The aim of the current study was to report a case of successful treatment of laparoscopic adrenalectomy of adrenocortical carcinoma in a dog.
A 9-year-old beagle, bitch, 12 kg weight, showed polyphagia, polydipsia, polyuria, pendular abdomen, thin and dark skin, lumbar alopecic areas and lethargy. Low-dose dexamethasone test was carried out then and showed cortisol concentrations higher than 1.5 µg dL-1, 50% lower than basal concentration 4 hours after dexamethasone application, and again after 8 hours of application. The team also performed endogenous ACTH dosing, obtaining value higher than 10 pg ml-1. On abdominal radiographic examination, we noted mild adrenal enlargement, and by ultrasonography, it was possible to identify adrenal asymmetry and right adrenal enlargement (2.8 x 2 x 2.15 cm) in relation with the left gland (2 x 1 x 1.5 cm). As a treatment for adrenal neoplasm-dependent HAC, we performed the laparoscopic right adrenalectomy using three trocars.

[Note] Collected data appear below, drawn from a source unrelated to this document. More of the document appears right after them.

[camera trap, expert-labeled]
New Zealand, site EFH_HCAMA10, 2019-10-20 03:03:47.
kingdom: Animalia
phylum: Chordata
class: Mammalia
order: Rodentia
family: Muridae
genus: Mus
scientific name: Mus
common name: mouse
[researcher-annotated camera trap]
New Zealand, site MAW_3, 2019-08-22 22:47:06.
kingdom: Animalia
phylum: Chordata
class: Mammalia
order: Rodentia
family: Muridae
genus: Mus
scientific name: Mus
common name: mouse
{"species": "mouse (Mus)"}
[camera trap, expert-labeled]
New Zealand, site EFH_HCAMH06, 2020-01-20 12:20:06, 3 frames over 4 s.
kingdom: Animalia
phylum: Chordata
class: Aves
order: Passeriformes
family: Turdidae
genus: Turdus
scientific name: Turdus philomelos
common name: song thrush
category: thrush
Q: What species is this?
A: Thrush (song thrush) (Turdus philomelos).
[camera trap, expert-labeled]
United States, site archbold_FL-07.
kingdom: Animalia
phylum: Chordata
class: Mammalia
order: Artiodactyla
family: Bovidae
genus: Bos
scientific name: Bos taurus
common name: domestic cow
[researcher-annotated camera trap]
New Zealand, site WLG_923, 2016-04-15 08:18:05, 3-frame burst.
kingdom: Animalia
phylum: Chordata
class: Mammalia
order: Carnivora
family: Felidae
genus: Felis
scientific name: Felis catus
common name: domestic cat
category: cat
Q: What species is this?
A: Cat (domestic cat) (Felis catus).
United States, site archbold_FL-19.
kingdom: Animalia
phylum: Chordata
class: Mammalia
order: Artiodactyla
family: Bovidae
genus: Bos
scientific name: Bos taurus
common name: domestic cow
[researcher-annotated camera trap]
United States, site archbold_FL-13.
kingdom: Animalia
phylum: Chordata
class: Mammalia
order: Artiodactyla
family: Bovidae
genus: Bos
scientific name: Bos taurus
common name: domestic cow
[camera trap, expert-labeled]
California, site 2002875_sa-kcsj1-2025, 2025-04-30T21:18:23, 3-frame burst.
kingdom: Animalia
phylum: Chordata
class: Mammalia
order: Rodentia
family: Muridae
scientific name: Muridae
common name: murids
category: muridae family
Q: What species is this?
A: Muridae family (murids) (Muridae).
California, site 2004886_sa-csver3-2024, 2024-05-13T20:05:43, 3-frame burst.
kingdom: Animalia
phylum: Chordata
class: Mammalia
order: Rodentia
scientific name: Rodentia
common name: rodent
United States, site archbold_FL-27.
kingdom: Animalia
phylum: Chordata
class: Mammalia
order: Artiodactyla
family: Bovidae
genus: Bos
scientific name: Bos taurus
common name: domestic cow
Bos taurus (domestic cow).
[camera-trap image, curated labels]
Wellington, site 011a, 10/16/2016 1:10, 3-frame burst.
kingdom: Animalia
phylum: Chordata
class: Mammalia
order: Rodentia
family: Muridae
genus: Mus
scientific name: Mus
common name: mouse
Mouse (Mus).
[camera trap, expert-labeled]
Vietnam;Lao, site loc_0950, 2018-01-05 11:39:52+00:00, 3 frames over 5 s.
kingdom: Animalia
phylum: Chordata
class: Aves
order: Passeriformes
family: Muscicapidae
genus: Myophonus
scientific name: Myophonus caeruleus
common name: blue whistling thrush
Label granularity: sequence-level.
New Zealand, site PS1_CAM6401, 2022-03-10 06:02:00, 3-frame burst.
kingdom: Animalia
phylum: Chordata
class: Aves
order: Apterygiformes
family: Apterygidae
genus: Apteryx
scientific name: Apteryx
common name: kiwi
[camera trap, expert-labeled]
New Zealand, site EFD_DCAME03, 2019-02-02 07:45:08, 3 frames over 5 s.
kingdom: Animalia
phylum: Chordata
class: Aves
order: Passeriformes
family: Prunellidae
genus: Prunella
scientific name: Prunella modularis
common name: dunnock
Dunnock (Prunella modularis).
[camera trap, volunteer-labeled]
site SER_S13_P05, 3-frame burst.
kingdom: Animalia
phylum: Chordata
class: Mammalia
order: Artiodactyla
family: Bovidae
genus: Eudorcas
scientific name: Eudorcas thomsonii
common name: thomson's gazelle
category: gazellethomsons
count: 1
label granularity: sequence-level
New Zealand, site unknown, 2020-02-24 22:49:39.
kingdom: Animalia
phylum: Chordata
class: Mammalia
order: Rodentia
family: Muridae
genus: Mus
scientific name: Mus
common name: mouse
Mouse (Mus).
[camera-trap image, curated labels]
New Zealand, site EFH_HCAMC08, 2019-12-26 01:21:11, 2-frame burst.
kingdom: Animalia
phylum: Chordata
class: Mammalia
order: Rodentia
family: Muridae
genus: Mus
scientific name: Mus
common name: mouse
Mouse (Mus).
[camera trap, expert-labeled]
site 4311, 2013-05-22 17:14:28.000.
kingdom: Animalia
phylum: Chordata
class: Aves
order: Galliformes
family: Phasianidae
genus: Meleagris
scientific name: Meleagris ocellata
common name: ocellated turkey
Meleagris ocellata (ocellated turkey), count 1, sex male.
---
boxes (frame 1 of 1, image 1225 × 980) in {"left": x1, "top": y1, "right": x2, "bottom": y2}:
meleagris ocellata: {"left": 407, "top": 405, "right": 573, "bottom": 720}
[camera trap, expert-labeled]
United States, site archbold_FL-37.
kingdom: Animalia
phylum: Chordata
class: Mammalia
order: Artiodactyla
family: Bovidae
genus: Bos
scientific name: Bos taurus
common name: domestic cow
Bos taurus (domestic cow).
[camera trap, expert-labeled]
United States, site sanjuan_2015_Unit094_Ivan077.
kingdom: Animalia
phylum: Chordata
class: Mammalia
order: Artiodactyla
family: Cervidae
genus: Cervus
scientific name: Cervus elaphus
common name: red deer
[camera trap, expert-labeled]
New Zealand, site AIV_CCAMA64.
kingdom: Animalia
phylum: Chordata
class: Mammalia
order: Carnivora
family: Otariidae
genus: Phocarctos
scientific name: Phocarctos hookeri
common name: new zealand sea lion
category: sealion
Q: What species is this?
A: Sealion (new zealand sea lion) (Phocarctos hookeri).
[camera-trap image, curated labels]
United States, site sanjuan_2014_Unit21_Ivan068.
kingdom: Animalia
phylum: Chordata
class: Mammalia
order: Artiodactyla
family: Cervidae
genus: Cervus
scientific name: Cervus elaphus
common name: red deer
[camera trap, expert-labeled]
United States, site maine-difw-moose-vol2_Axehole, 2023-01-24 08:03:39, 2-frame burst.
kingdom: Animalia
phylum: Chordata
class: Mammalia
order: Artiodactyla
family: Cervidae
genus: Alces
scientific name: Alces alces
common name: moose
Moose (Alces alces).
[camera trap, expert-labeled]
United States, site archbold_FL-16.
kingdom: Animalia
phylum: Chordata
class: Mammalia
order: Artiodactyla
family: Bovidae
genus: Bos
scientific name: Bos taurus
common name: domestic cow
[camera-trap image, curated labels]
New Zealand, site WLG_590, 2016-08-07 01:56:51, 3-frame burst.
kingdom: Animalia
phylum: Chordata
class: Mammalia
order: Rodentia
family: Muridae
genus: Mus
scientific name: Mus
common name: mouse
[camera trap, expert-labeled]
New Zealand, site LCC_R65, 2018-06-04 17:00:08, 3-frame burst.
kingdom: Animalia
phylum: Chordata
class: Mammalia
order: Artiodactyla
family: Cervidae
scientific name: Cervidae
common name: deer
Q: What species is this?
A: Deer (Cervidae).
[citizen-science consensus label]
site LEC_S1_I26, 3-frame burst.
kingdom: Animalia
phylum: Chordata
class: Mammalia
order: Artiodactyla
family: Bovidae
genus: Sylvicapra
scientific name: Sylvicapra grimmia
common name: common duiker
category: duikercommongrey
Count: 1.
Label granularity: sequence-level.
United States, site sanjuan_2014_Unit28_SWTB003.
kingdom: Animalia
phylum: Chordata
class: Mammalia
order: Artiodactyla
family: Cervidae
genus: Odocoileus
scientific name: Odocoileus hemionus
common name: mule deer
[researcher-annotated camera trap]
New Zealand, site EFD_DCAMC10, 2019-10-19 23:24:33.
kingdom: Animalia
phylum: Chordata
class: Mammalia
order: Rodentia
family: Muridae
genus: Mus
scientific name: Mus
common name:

The dog had an excellent recovery, and the team discharged it 48 hours after the procedure. Its signs of hyperadrenocorticism disappeared about two weeks after the surgery. One year after having the procedure, the animal is well and has no signs of tumor recurrence and Cushing’s syndrome.
Laparoscopic adrenalectomy was effective of total right adrenalectomy as treatment form of an adrenocortical carcinoma.